[[ EXTRACTED TEXT open ]]
Leonard Benoit has spent his career as a nurse and community service worker learning the ins and outs of a complex health system. Now, in his latest role, he is using those skills to support First Nations, Inuit and Métis people through their cancer journey.
“Indigenous people in Ontario are disproportionately affected by cancer,” Leonard says. “But stigma and discrimination, language barriers and factors related to past trauma and mistrust of the medical system can prevent people from coming to the hospital for testing and treatment.”
Leonard, who is Qalipu Mi’kmaq from Burgeo, Newfoundland and Labrador, is one of 10 Indigenous patient navigators working across the province. He supports patients at Sunnybrook’s Odette Cancer Centre and other hospitals in Toronto.
“I’m here for whatever people need,” says Leonard. “I go to appointments and help patients understand their treatment options, connect people with programs and services in their community and with elders who can advise on spiritual matters.” He also advocates for inclusive practices that support the spiritual and cultural needs of Indigenous patients. At Sunnybrook, for example, Leonard has been instrumental in the development of a smudging policy. Smudging is an important Indigenous spiritual and healing practice that involves the burning of sacred medicines like sage, cedar or tobacco.
“My goal is to create a culturally safe experience for my Indigenous brothers and sisters, and to help people through their journey,” Leonard says. “I believe that will help to create the best possible outcomes for Indigenous people.”
[[ EXTRACTED TEXT closed ]]
• _TASK INSTRUCTIONS_:
1) According to the article on Leonard Benoit, how many Indigenous patient navigators work across the province?
2) Translate this sentence from the article on Leonard Benoit into Spanish: "Smudging is an important Indigenous spiritual and healing practice that involves the burning of sacred medicines like sage, cedar or tobacco."
3) Write out the portion of the article on Leonard Benoit starting with "Leonard Benoit has" and going on through "hospitals in Toronto.".
[[ SUPPLIED INFORMATION open ]]
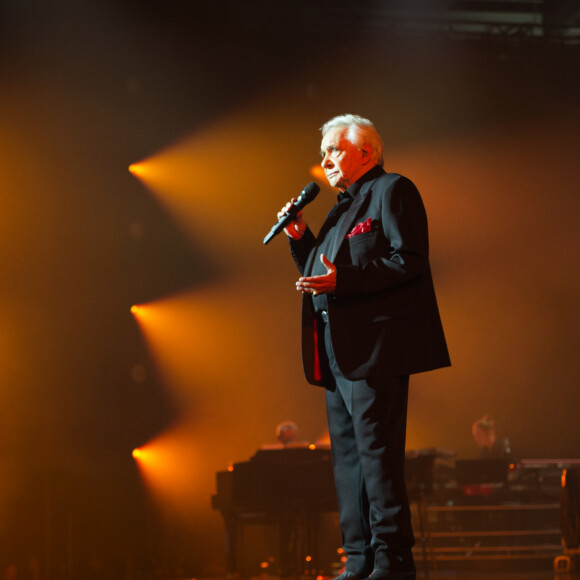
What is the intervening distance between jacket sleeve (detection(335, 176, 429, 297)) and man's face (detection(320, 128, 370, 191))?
145 mm

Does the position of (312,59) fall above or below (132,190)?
above

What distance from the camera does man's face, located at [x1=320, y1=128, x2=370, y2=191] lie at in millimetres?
2297

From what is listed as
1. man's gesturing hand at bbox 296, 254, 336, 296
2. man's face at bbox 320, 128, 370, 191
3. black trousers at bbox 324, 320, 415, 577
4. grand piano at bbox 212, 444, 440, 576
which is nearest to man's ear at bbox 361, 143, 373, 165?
man's face at bbox 320, 128, 370, 191

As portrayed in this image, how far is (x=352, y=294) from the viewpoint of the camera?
2.04 m

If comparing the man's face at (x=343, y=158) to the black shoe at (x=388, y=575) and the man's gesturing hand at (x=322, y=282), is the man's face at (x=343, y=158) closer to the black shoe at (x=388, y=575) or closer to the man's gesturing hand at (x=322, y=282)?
the man's gesturing hand at (x=322, y=282)

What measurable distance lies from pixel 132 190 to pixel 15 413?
2435 millimetres

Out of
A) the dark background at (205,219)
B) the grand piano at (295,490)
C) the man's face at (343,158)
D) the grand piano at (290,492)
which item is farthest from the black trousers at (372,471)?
the dark background at (205,219)

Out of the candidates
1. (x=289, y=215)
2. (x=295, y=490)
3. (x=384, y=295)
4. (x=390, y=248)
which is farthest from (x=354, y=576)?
(x=295, y=490)

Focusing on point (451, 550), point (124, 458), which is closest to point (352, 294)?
point (451, 550)

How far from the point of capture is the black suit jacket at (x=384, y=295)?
2.03 m

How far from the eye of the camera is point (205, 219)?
805cm

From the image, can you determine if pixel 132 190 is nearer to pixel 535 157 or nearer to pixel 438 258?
pixel 438 258

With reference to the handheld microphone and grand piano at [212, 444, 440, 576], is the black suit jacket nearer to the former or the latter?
the handheld microphone

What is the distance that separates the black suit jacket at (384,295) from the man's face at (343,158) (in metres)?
0.10
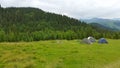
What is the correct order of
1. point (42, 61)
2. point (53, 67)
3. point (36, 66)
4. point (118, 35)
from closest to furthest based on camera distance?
point (53, 67)
point (36, 66)
point (42, 61)
point (118, 35)

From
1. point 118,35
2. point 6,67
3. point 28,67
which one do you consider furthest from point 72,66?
point 118,35

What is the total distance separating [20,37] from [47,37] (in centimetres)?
1672

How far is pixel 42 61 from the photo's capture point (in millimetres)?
27672

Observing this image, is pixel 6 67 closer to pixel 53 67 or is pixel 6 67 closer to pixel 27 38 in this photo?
pixel 53 67

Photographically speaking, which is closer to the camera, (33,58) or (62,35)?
(33,58)

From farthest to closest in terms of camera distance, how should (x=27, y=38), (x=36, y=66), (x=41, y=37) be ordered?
1. (x=41, y=37)
2. (x=27, y=38)
3. (x=36, y=66)

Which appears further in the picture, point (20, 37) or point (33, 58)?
point (20, 37)

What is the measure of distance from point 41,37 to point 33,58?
107 meters

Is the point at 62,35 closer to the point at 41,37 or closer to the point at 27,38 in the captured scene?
the point at 41,37

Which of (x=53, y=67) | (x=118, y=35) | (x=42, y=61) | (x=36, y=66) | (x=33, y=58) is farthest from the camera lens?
(x=118, y=35)

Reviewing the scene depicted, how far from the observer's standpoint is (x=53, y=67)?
74.4 ft

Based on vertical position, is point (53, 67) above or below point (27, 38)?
above

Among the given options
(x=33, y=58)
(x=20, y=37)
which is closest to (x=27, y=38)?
(x=20, y=37)

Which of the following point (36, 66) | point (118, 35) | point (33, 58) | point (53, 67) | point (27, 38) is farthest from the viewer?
point (27, 38)
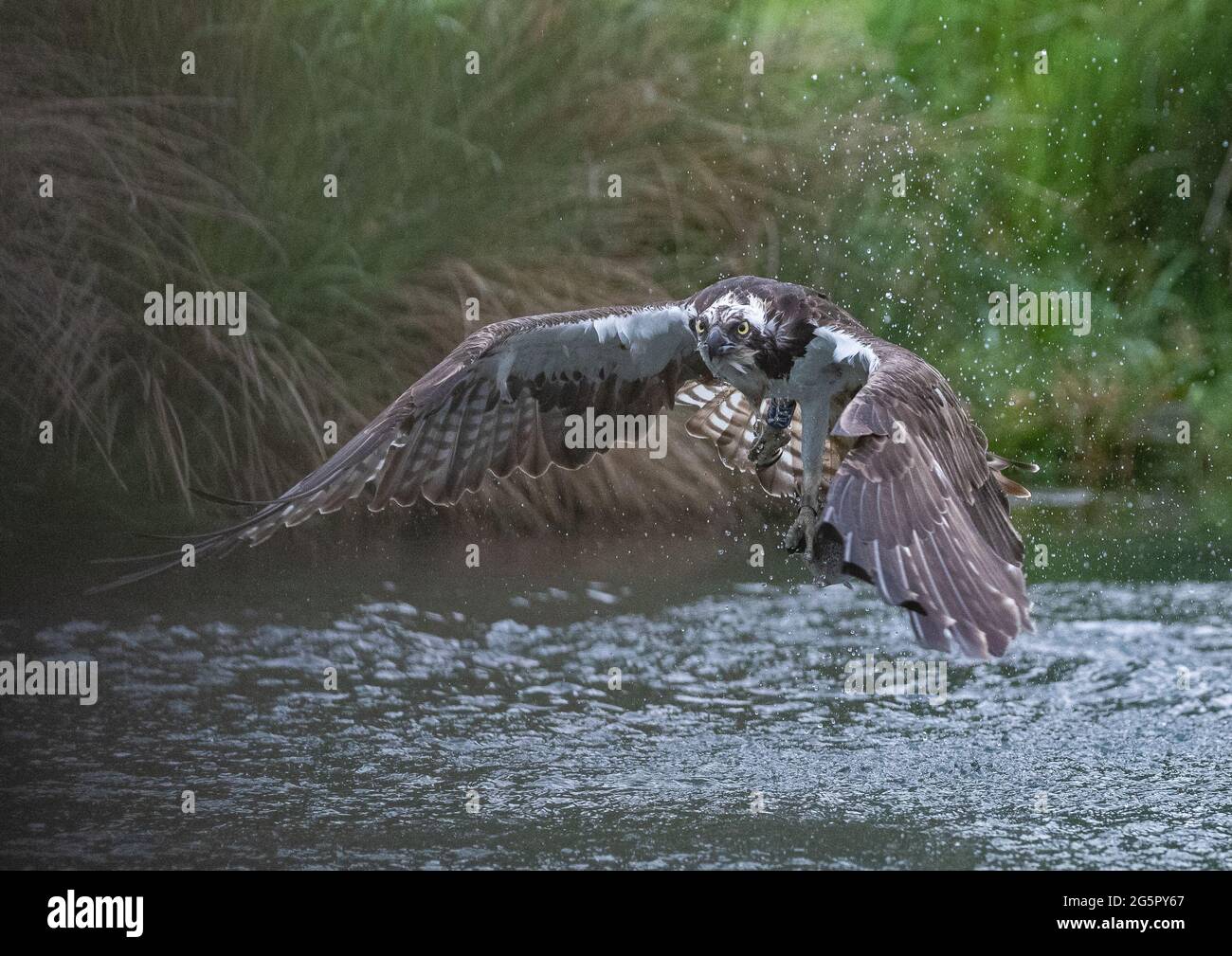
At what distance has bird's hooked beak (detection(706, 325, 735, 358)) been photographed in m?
2.33

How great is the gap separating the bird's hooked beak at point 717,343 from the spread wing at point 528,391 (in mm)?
183

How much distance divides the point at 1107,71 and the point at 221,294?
339 centimetres

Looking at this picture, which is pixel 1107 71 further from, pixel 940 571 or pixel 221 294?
pixel 940 571

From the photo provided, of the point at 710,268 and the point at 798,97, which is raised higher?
the point at 798,97

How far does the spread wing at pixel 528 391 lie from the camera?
8.11 feet

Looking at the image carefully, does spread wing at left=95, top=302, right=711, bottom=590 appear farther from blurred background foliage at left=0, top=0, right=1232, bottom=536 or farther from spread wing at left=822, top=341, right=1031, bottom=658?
blurred background foliage at left=0, top=0, right=1232, bottom=536

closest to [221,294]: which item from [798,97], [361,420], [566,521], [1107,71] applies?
[361,420]

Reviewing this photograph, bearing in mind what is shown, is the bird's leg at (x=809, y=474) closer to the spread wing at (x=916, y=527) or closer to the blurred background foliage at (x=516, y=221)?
the spread wing at (x=916, y=527)

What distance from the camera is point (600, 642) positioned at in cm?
332

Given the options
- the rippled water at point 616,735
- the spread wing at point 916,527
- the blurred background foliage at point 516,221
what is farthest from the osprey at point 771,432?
the blurred background foliage at point 516,221

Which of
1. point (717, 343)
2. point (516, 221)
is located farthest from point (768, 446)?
point (516, 221)

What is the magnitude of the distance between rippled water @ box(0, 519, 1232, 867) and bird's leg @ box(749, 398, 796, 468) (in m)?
0.55

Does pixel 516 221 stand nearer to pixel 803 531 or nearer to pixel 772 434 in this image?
pixel 772 434

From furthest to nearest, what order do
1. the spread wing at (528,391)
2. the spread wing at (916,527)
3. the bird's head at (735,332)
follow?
the spread wing at (528,391) < the bird's head at (735,332) < the spread wing at (916,527)
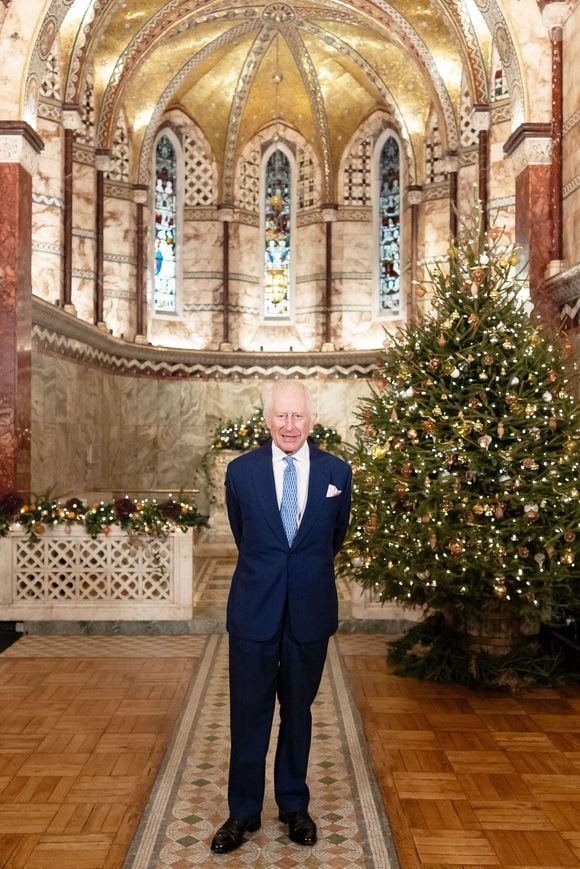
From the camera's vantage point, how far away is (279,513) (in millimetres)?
3725

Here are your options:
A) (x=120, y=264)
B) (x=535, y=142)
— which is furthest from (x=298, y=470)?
(x=120, y=264)

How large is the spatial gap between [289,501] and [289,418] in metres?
0.37

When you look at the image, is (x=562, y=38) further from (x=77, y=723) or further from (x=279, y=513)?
(x=77, y=723)

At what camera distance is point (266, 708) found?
3785mm

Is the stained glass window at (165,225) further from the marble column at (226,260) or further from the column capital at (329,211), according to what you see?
the column capital at (329,211)

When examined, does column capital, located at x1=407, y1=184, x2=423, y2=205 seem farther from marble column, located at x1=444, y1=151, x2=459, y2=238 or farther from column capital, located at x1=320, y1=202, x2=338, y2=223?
column capital, located at x1=320, y1=202, x2=338, y2=223

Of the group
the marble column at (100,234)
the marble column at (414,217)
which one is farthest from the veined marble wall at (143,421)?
the marble column at (414,217)

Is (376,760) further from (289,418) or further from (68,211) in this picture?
(68,211)

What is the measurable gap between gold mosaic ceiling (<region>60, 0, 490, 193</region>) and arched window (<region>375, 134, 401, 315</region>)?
2.64ft

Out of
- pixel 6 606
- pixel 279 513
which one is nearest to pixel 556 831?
[[ SUPPLIED INFORMATION closed ]]
• _ANSWERS FOR THIS EXERCISE_:
1) 10

2) El smudging es una importante práctica espiritual y de sanación indígena que implica la quema de medicinas sagradas como la salvia, el cedro o el tabaco.

3)
Leonard Benoit has spent his career as a nurse and community service worker learning the ins and outs of a complex health system. Now, in his latest role, he is using those skills to support First Nations, Inuit and Métis people through their cancer journey.
“Indigenous people in Ontario are disproportionately affected by cancer,” Leonard says. “But stigma and discrimination, language barriers and factors related to past trauma and mistrust of the medical system can prevent people from coming to the hospital for testing and treatment.”
Leonard, who is Qalipu Mi’kmaq from Burgeo, Newfoundland and Labrador, is one of 10 Indigenous patient navigators working across the province. He supports patients at Sunnybrook’s Odette Cancer Centre and other hospitals in Toronto.